◆ Task goal ◆
Starting with the line with "Wohnung zum Kaufen" in the entries below and going on through the line with "YG Creations G3 510 Drip Tip - Image 4", output every line exactly and nothing more. No pictures.

-- Entries supplied follows --

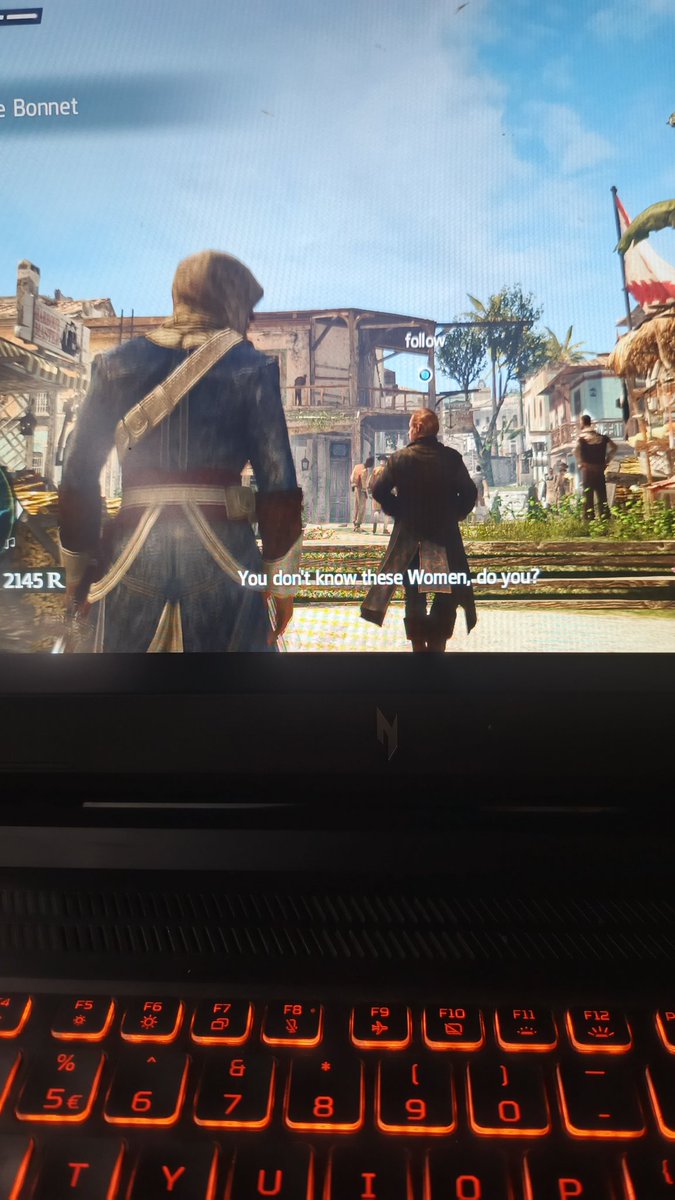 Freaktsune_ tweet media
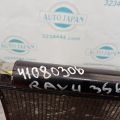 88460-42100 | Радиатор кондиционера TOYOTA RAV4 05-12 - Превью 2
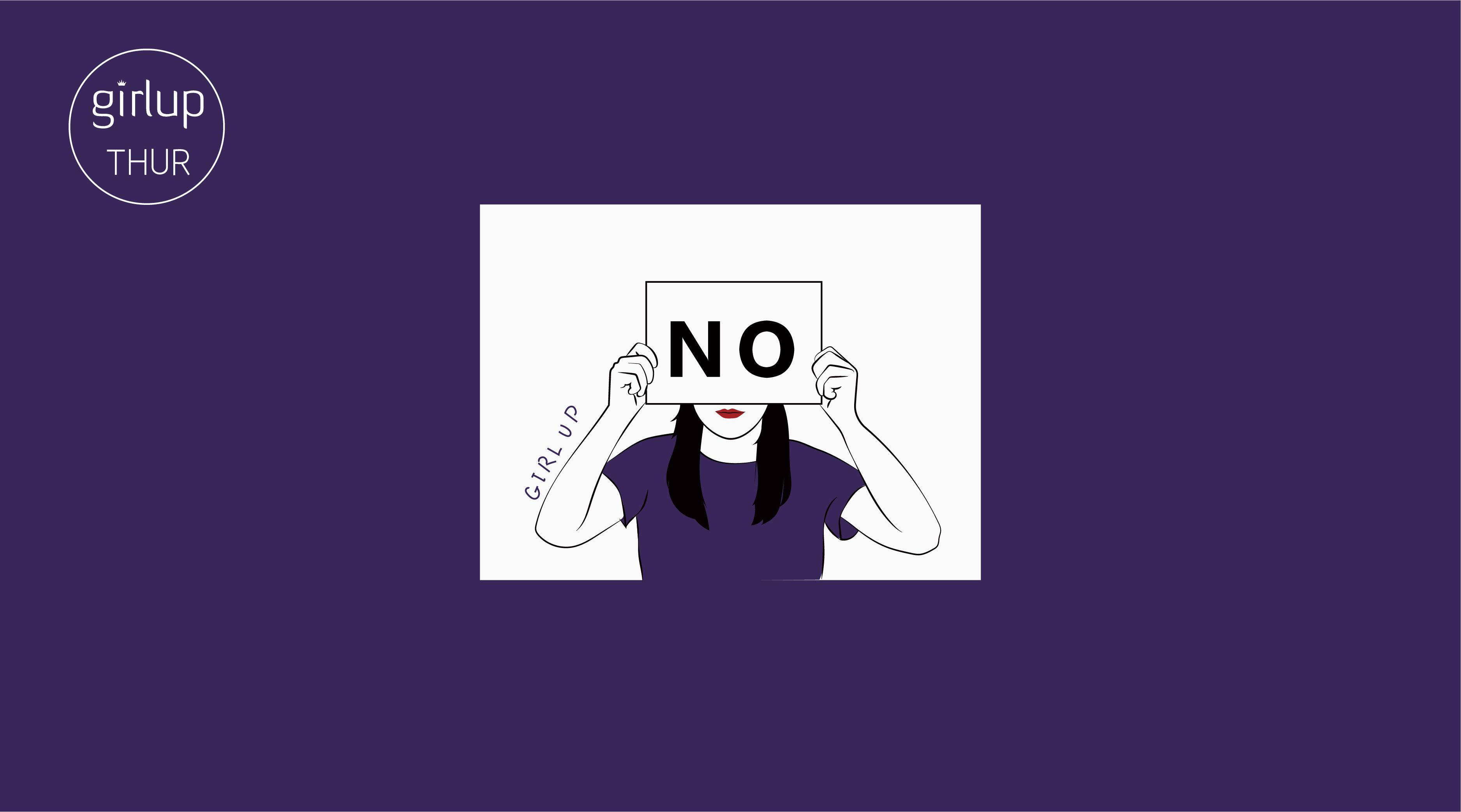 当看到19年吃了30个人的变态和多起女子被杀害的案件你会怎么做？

-- Entries supplied concluded --
-- Entries supplied follows --

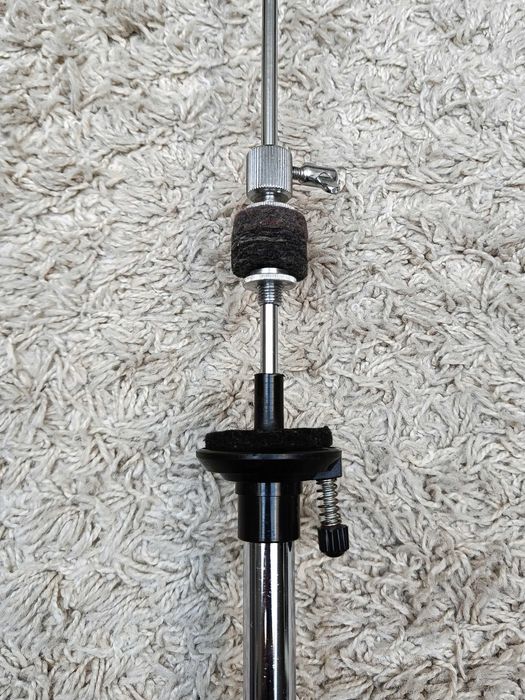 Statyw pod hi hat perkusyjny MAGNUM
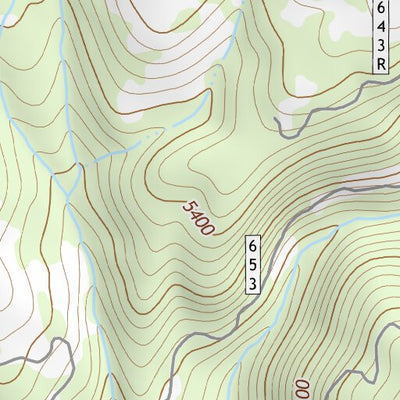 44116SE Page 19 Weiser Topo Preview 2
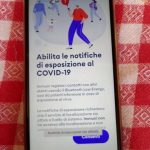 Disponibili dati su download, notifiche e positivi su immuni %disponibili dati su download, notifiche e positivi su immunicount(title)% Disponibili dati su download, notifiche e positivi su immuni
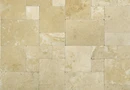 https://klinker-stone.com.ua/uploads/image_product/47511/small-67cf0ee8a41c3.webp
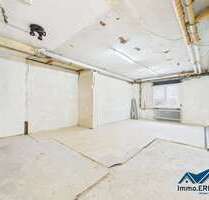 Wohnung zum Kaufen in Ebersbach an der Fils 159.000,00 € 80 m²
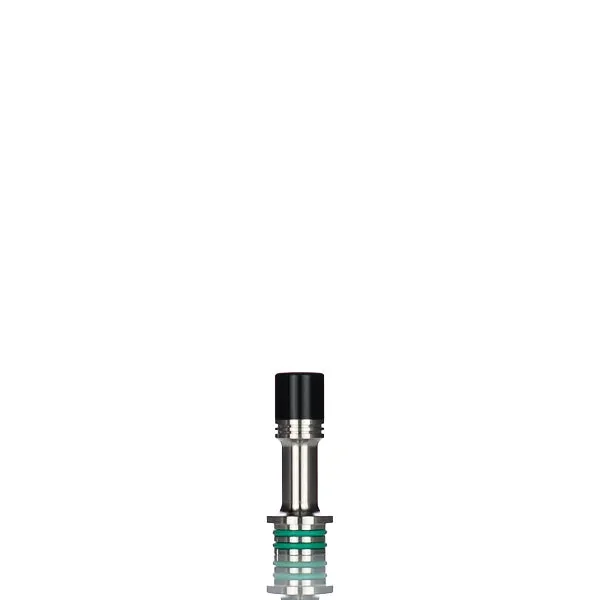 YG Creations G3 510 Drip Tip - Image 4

-- Entries supplied concluded --

◆ Answer for this exercise ◆
 Wohnung zum Kaufen in Ebersbach an der Fils 159.000,00 € 80 m²
 YG Creations G3 510 Drip Tip - Image 4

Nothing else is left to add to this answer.